While putting together my favorite songs of the decade list, I realized that the Top 10 could very well have 4 or 5 tracks from this album. They’re all great, and the only nit I have to pick with Celebration Rock is that I feel like instead of a cover of the Gun Club’s “For the Love of Ivy” (which is an excellent palate cleanser that perfectly preps you for the hit after hit after hit after hit nature of the Side B) they should have included an original but even then that doesn’t really hurt the album at all. “Younger Us” did land in my Top 10 because that song is undeniable and has one of my favorite lines of the decade: “Give me that night you were already in bed/ Said fuck it, got up to drink with me instead.” It’s like one’s early twenties encapsulated in a couplet. Such a beautiful love song to being young and careless and near to the wild heart of life. That’s two monster hits on one album, hits that a lesser band could coast on for their entire career, but you’ve also got “The House that Heaven Built,” which might be the most fist-pumping of the bunch, and “Adrenaline Nightshift” and that’s JUST SIDE B. “The Nights of Wine and Roses,” “Fire’s Highway,” and “Evil’s Sway” all kick all kinds of ass as well, but this record is built like a New Japan Pro-Wrestling card: It builds to the most dramatic moment and the payoff of the whole sticks with you forever. Celebration Rock is my platonic ideal of what a record should be. It’s full of life and personality, it has its heart sewn to its sleeve, and it doesn’t wink and nod about playing music with emotions built for arenas with a sound built for bars.

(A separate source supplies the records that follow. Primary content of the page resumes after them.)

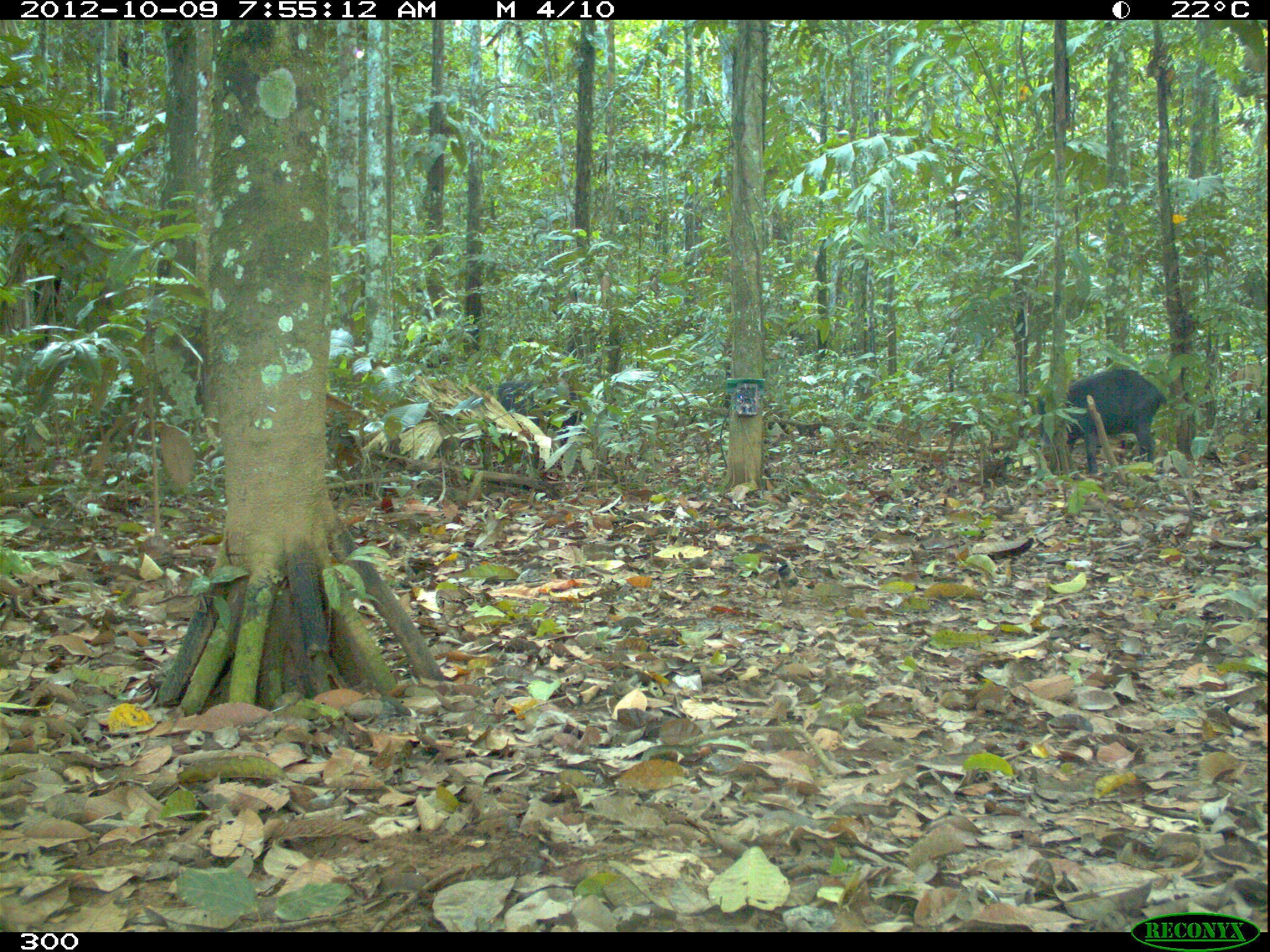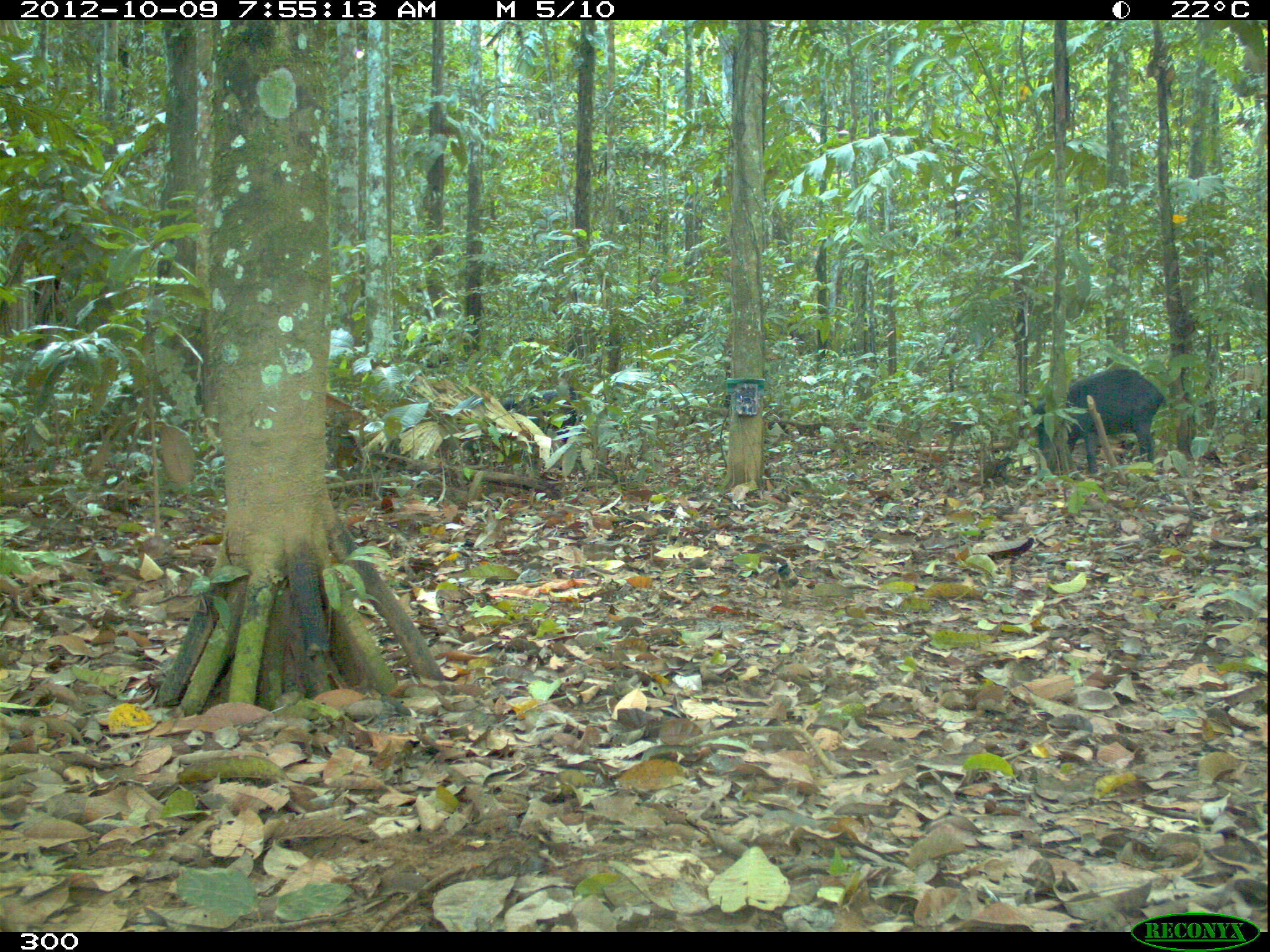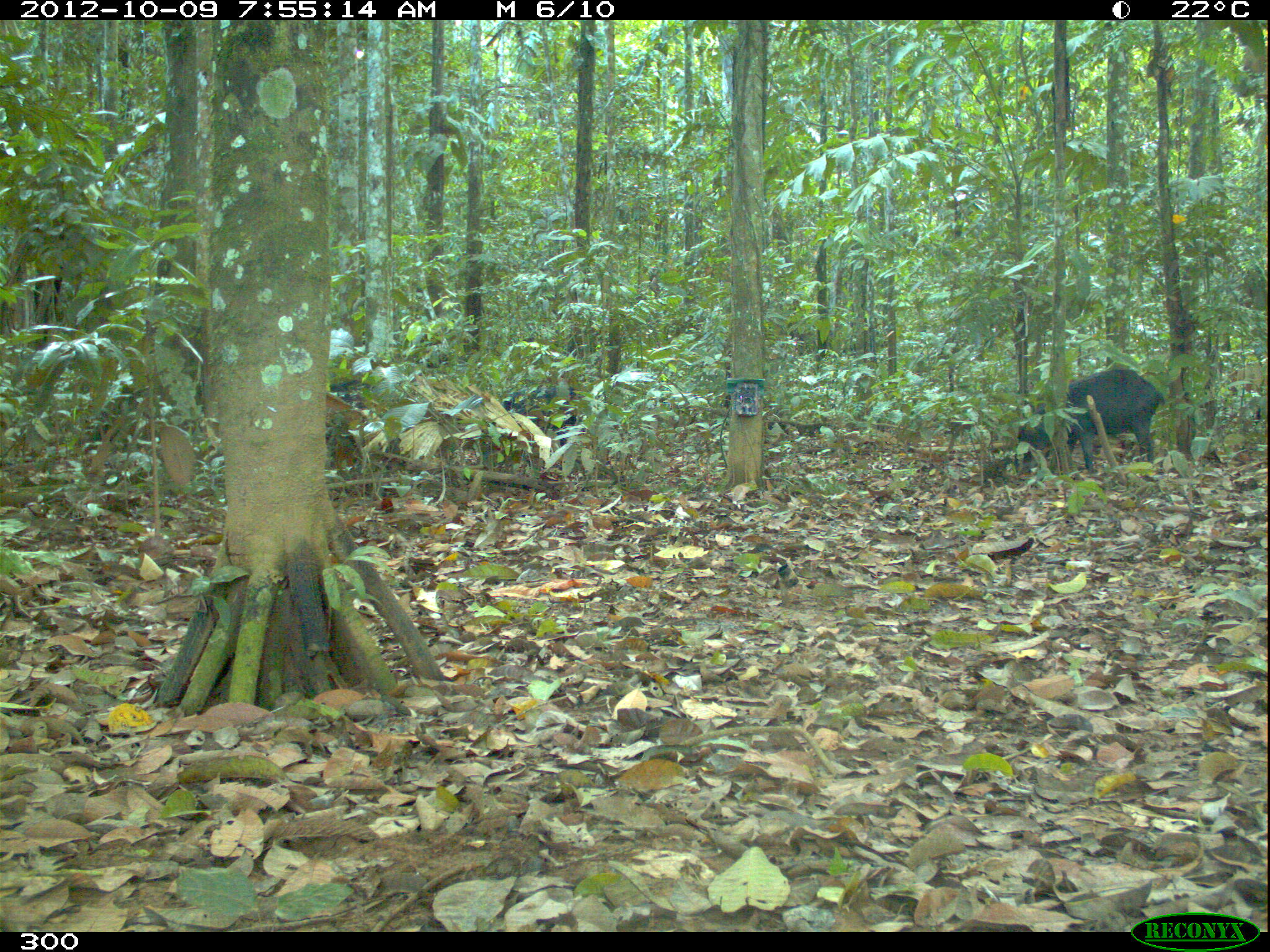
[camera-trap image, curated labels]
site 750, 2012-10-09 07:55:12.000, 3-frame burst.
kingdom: Animalia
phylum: Chordata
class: Mammalia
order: Artiodactyla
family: Tayassuidae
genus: Tayassu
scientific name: Tayassu pecari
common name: white-lipped peccary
Tayassu pecari (white-lipped peccary).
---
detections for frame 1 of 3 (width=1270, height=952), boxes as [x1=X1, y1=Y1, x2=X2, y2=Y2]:
tayassu pecari: [x1=1038, y1=367, x2=1166, y2=474]; [x1=495, y1=381, x2=586, y2=470]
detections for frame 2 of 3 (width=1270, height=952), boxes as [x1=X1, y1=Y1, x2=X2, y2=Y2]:
tayassu pecari: [x1=1032, y1=368, x2=1164, y2=475]; [x1=496, y1=387, x2=574, y2=452]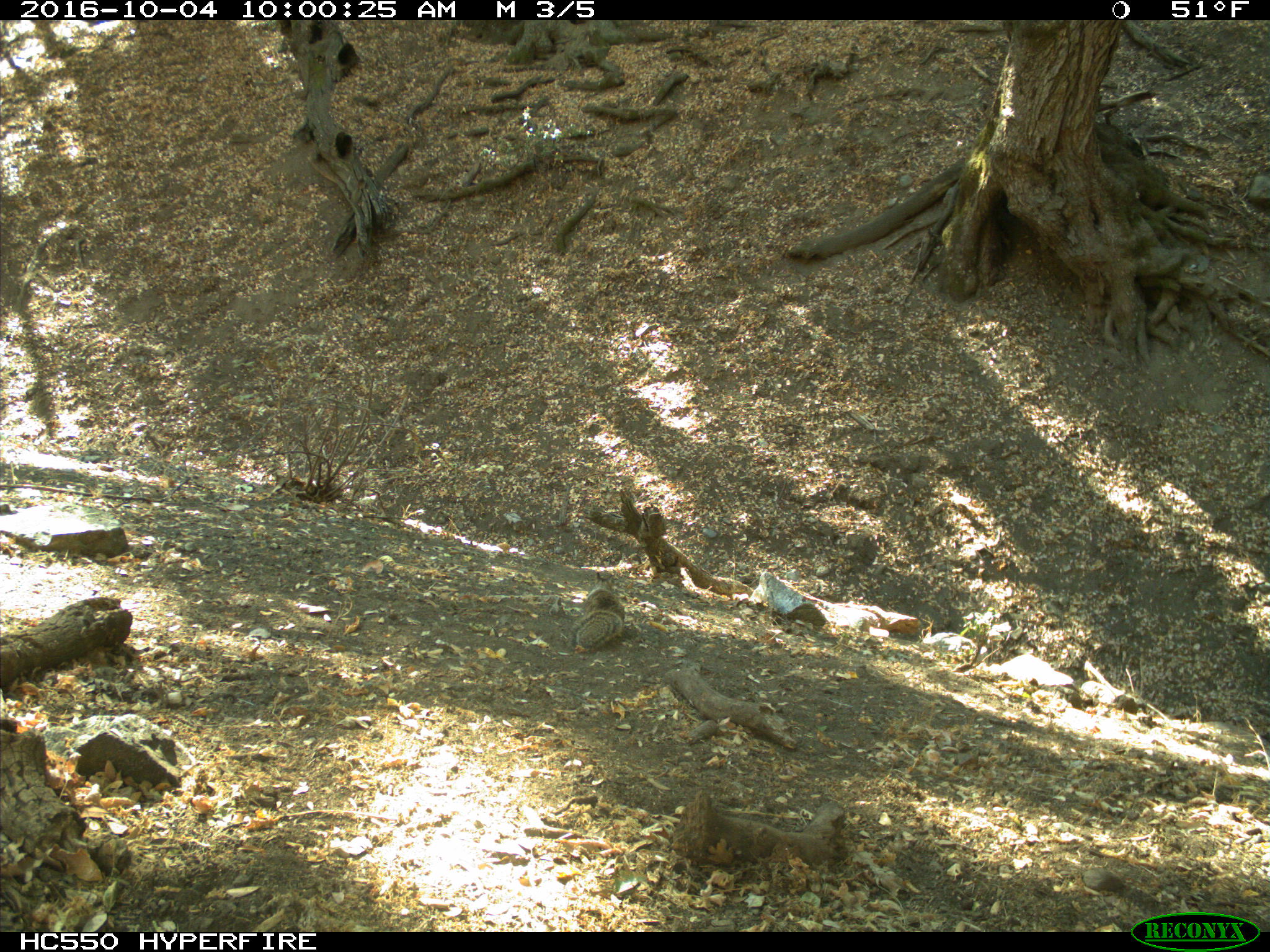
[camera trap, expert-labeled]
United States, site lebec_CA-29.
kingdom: Animalia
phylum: Chordata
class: Mammalia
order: Rodentia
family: Sciuridae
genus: Otospermophilus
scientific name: Otospermophilus beecheyi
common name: california ground squirrel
Otospermophilus beecheyi (california ground squirrel).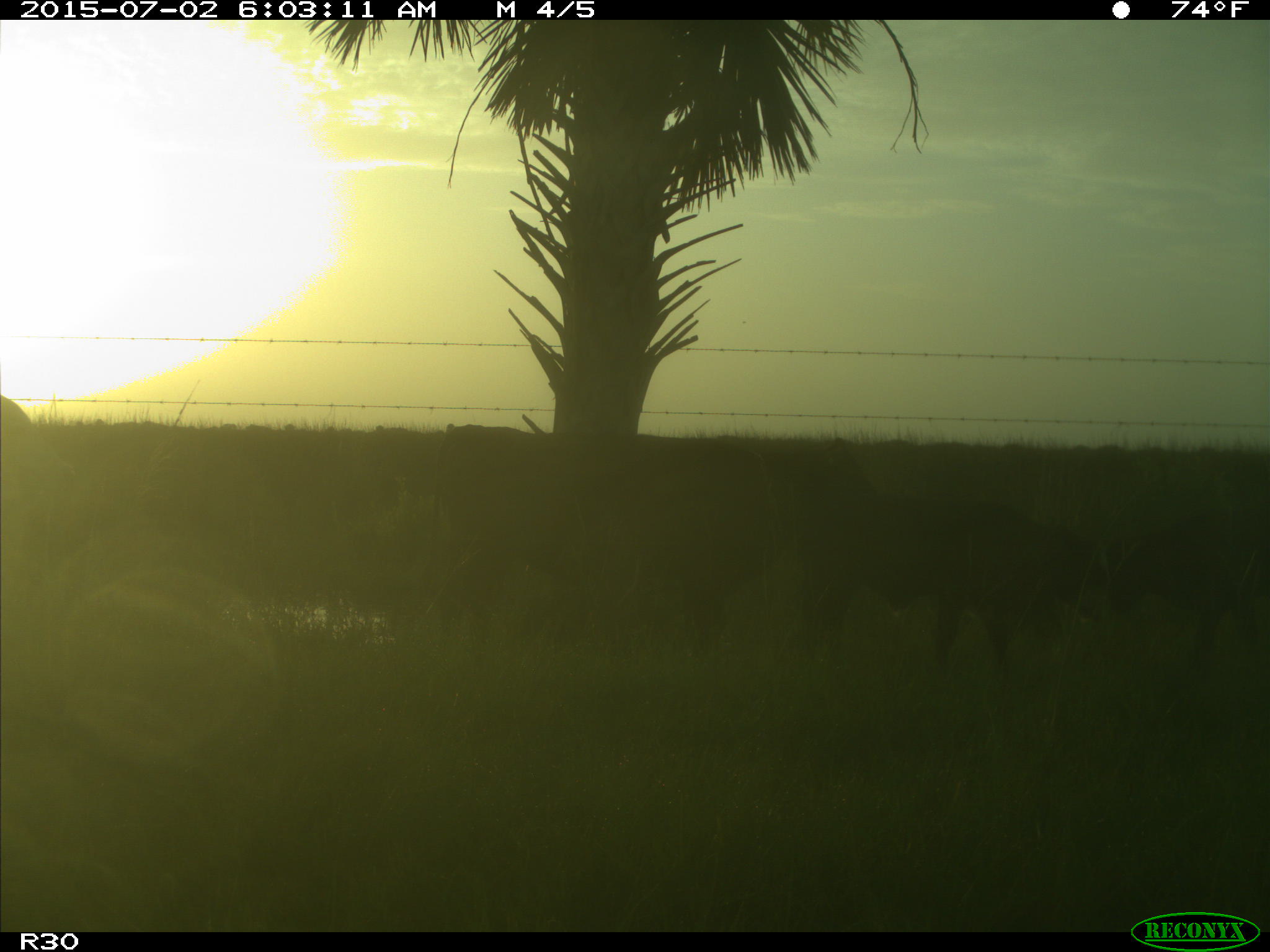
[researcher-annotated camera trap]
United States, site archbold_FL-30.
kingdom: Animalia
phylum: Chordata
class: Mammalia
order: Artiodactyla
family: Bovidae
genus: Bos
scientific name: Bos taurus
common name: domestic cow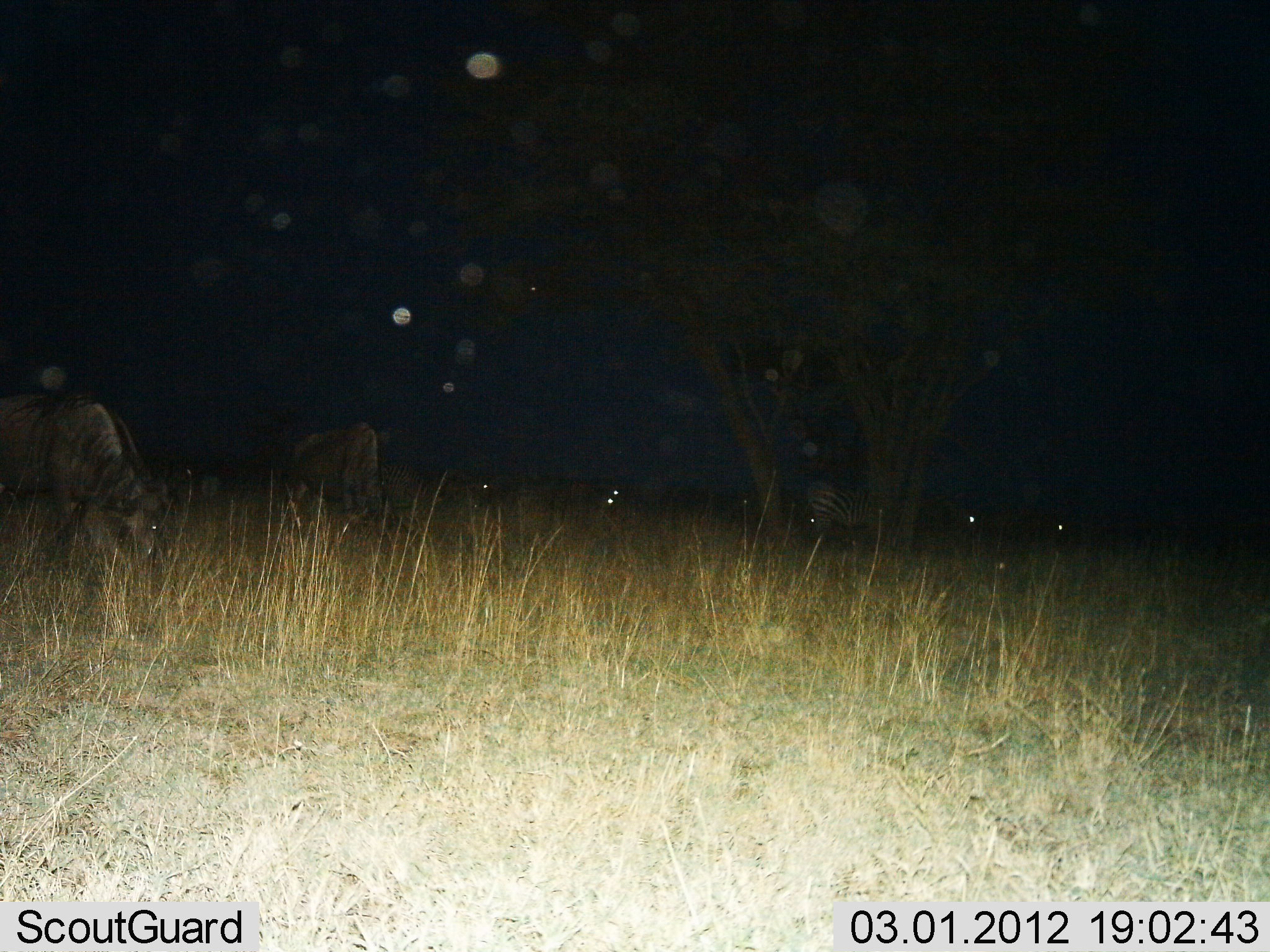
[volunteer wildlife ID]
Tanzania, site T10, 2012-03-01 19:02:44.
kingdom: Animalia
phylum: Chordata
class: Mammalia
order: Artiodactyla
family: Bovidae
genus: Connochaetes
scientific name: Connochaetes taurinus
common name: blue wildebeest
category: wildebeest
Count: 4.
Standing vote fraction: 43%.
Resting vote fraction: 5%.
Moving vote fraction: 5%.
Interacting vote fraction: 0%.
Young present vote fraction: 0%.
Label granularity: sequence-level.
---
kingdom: Animalia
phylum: Chordata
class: Mammalia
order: Perissodactyla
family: Equidae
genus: Equus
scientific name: Equus quagga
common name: plains zebra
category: zebra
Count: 1.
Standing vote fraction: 73%.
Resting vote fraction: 0%.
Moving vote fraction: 0%.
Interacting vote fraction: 0%.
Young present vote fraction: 0%.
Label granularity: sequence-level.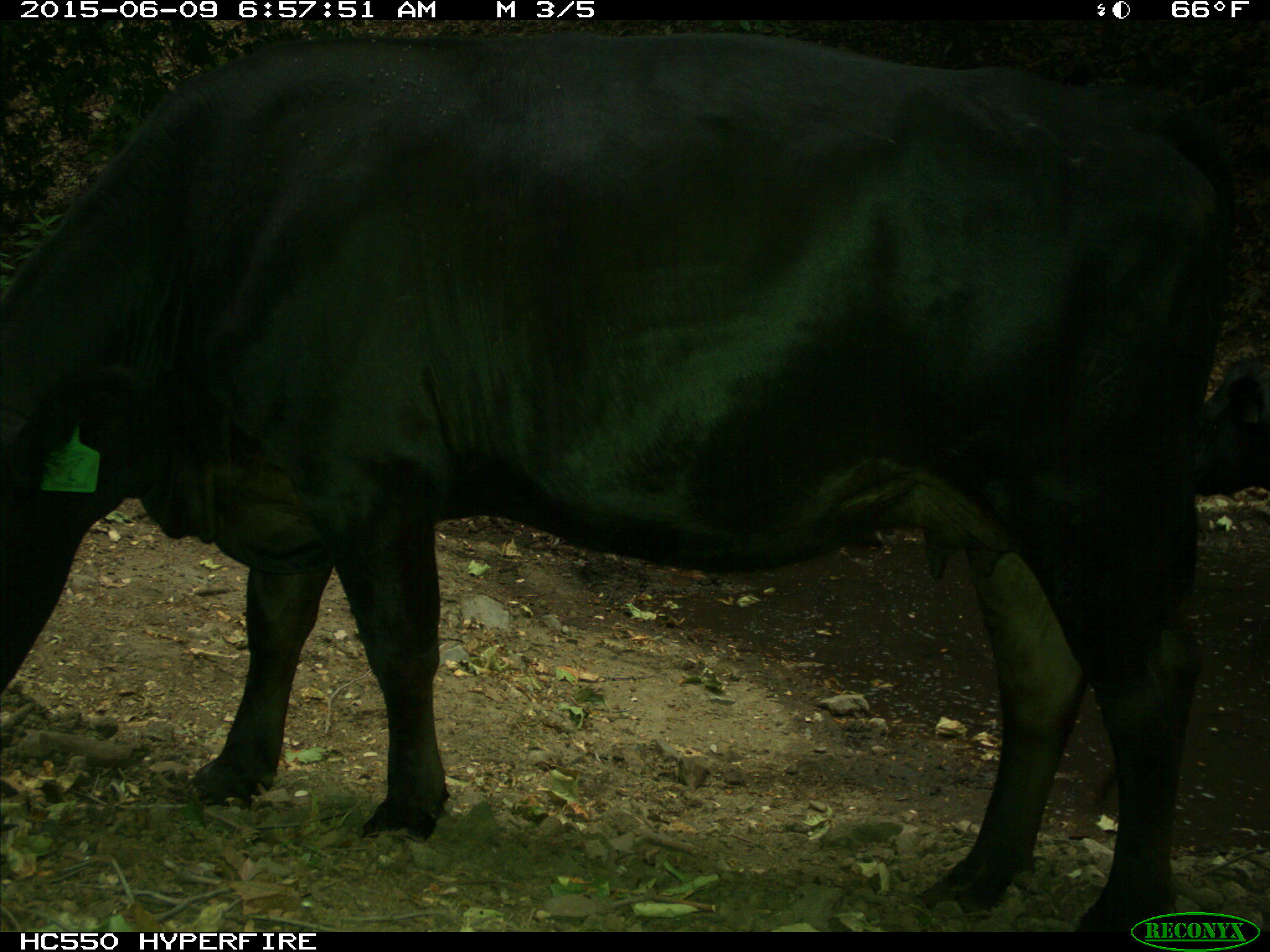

Celebration Rock came in at #2 on my Favorite Albums of 2012 list, and that is a decision I have always regretted. I thought about retconning it, but something felt wrong about that since the year end lists are meant to be a snapshot of what I was actually listening to (and Father John Misty’s Fear Fun was definitely the album that year). But as this album continued to take hold of me in 2013, and stuck around for 2014, 2015, 2016, etc, it became a foregone conclusion that this was going to be the album of the decade. It’s an album I still listen to at least once every couple of weeks when I just need to put something on in the car and it has never come close to wearing out its welcome. Quite the contrary, actually, as my love for it grows even fonder upon each successive listen. I am so obsessed with this album it sort of makes me understand how evangelicals feel about Jesus. These are the hymns that speak to my soul. This is the album I want you to play when I’m on my deathbed as I am getting ready to face oblivion.